Similar associations of daytime napping with the risk of incident T2D were observed in several sensitivity analyses, including further removing participants with a high level of glucose (≥7.0 mmol/L), participants with a high level of HbA1c (≥48 mmol/mol [6.5%]), participants who developed T2D within 2 years of follow-up or participants who took any anti-inflammatory drugs or after adjusting for glucose levels, fasting time, HbA1c levels, or CRP levels (Supplementary Tables S3–S7 in Appendix S1).

We also conducted stratified analyses according to potential T2D risk factors to evaluate whether these factors modified the association between daytime napping and the risk of T2D (Figure 2). We found that the associations between daytime napping and the risk of incident T2D were stronger among men (p for interaction <.001), White and Black individuals (p for interaction = .011), younger participants (<55 years, p for interaction = .006) and obese participants (≥ 30 kg/m², p for interaction = .032).

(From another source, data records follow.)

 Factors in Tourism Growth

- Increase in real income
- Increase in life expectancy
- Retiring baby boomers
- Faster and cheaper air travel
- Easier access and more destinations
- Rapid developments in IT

3.3 Interaction between daytime napping and CRP levels and BFP levels on the risk of T2D

We first evaluated the separate associations between inflammation, adiposity, and risk of incident T2D. Table 3 shows the HRs for the risk of T2D for quartiles of CRP and BFP levels. Higher levels of CRP and BFP were associated with an increased risk of incident T2D (all p for trend <.001), a one-SD increase in CRP levels (1.1 mg/L) was associated with a 40% increase in the risk of incident T2D (95% CI: 37%–42%), and a one-SD increase in BFP (8.5%) was associated with a 69% increase in the risk of incident T2D (95% CI: 64%–75%).

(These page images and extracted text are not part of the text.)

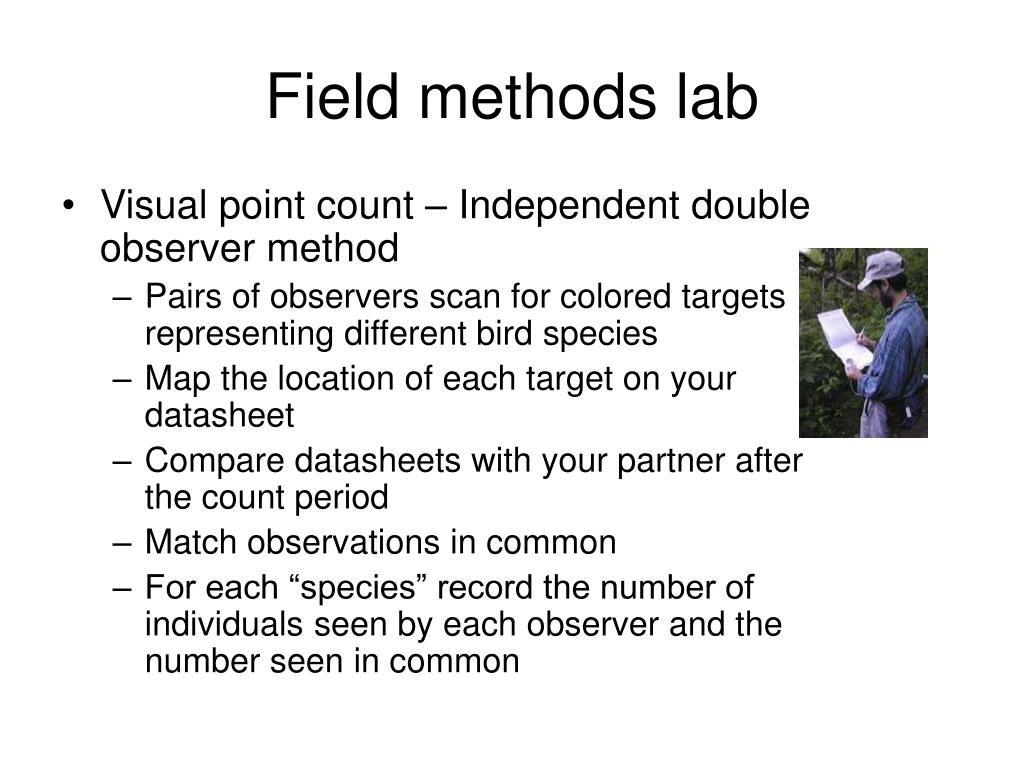 Field methods lab

• Visual point count – Independent double observer method
  – Pairs of observers scan for colored targets representing different bird species
  – Map the location of each target on your datasheet
  – Compare datasheets with your partner after the count period
  – Match observations in common
  – For each “species” record the number of individuals seen by each observer and the number seen in common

Next, we examined the additive and multiplicative interactions between daytime napping and CRP levels and between daytime napping and BFP on the risk of T2D. Figure 3 shows the associations between daytime napping and risk of T2D, stratified by CRP and BFP quartiles, with those in both nonnappers and the lowest CRP/BFP quartile as the reference group. We found an additive and multiplicative effect for daytime napping and adiposity on the risk of incident T2D (RERI = 0.490, 95% CI: 0.307–0.673; p for multiplicative interaction = .009; Figure 3A). Within each daytime napping frequency stratum, there was an increase in the strength of the association with increasing BFP, and the highest risk of incident T2D was observed in habitual nappers in the highest quartile of BFP (HR = 4.45, 95% CI: 3.92–5.06). A similar pattern was observed for CRP, and the highest risk of incident T2D was observed in habitual nappers in the highest quartile of CRP (HR = 3.66, 95% CI: 3.30–4.05). Although the multiplicative interaction between daytime napping and CRP was not statistically significant (p for multiplicative interaction = .089), a similar additive interaction (RERI = 0.266, 95% CI: 0.094–0.439) was observed (Figure 3B). These results remained materially unchanged after performing several sensitivity analyses (Supplementary Figures S2–S5 in Appendix S1).